[Text shown]
=== Section Start ===

MNR v BP Canada Energy Company is the first Canadian case dealing with whether a taxpayer’s subjective view of its tax filing position must be disclosed to the Minister of National Revenue (“Minister”) during an audit. BP came before the Federal Court (“FC”) pursuant to a compliance order application under ss. 231.7(1) of the Income Tax Act (Canada) (“Act”). The FC held in favour of the Minister and ordered that BP’s information had to be disclosed.
Public companies subject to external audit maintain and report reserves for contingent liabilities for accounting purposes, including those for tax risk arising from “uncertain tax positions” (“UTPs”). Given the complexity and varying interpretations of fiscal statutes, there is always a risk that a taxpayer’s income tax return may be challenged by revenue authorities. A UTP is a position taken in a tax return that might not ultimately be upheld during the tax dispute resolution and litigation processes, as determined from the subjective perspective of the taxpayer. In BP,the Minister sought during an audit copies of BP’s tax accrual workpapers (“TAWs”) created by BP’s internal personnel that listed potential UTPs. Requested documents were produced with a list identifying UTPs redacted, leading to the Minister’s compliance order application.
BP: Parties’ Arguments and FC Decision
The FC considered the following arguments advanced by the parties and held as follows:
- The Minister does not require BP’s subjective analyses to conduct a complete audit.
The FC held the Minister was entitled to BP’s list of UTPs for statute-barred years to not only expedite the current audit, but to also use in continuing and future audits to determine taxes payable.
There are merits to both sides of this argument. On one hand, s. 230 of the Act requires taxpayers to keep books and records to enable the Minister to ascertain taxes payable or other amounts. The Act does not specify the form of books and records and, as BP’s counsel submitted, the Act does not require taxpayers to prepare financial statements or underlying reserve analysis.

=== Section End ===

[Assigned task]
Answer these about the text on MNR v BP Canada Energy Company:
1. Under which provision of the Income Tax Act (Canada) did BP come before the Federal Court?
2. What did the Minister seek from BP during the audit?
3. Which section of the Act requires taxpayers to keep books and records?

[The data]
=== Section Start ===

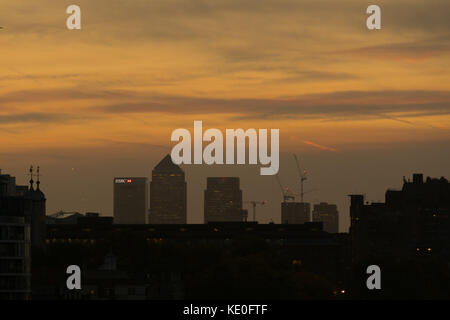 London, UK. 17th Oct, 2017. UK weather. Hazy sky shortly before sunrise behind Canary Wharf this morning. London is experiencing poor air quality and pollution following Storm Ophelia, which has brought Saharan dust and particles from fires in Europe to the capital. Credit: Vickie Flores/Alamy Live News Stock Photo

=== Section End ===

[Response]
1. Subsection 231.7(1), in a compliance order application.
2. Copies of BP's tax accrual workpapers (TAWs), created by BP's internal personnel and listing potential uncertain tax positions (UTPs).
3. Section 230.